Senses of Self: Approaches to Pre-Reflective Consciousness

Andreas HeinzOrcid-ID
Pages 434-444

Pre-Reflective Self-Awareness in Psychotic Disorders

Disorders of the self figure prominently in psychotic experiences. Subjects de­scribe that “alien” thoughts are inserted in their mind by foreign powers, can sometimes hear their thoughts aloud or describe complex voices interacting with each other. Such experiences can be conceptualized in the framework of a Philosophical Anthropology, which suggests that human experience is characterized by centric and excentric positionality: subjects experience their environment centered around their enlived body and at the same time can reflect upon their place in a shared lifeworld from an excentric point of view. Pre-reflective self awareness has been suggested to ensure that subjects can identify their own thoughts or actions as belonging to themselves, even when they reflect upon them from an excentric point of view. This pre-reflective self awareness appears to be impaired during psychotic experiences, when subjects no longer identify thoughts in their own stream of consciousness as belonging to themselves and instead attribute them to an outside agent.
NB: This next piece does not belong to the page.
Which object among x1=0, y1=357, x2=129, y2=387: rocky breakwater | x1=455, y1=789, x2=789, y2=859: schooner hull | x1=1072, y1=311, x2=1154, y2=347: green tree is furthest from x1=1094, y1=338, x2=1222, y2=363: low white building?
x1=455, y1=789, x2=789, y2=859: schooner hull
Among several potential causes, it is suggested that such impairments can be due to discrimi­natory or traumatic experiences, which affect the enlived (centric) position of a person and make her feel encircled and deeply threatened by aversive powers. As a consequence, the afflicted individual may fundamentally distance herself from her current centric position in a hostile environment, at the price of experiencing her own thoughts or actions as alien. Philosophical Anthropology may thus help to explain how social exclusion, discrimination and traumatization can promote psychotic experiences and why social support is of primary importance for any treatment of psychosis.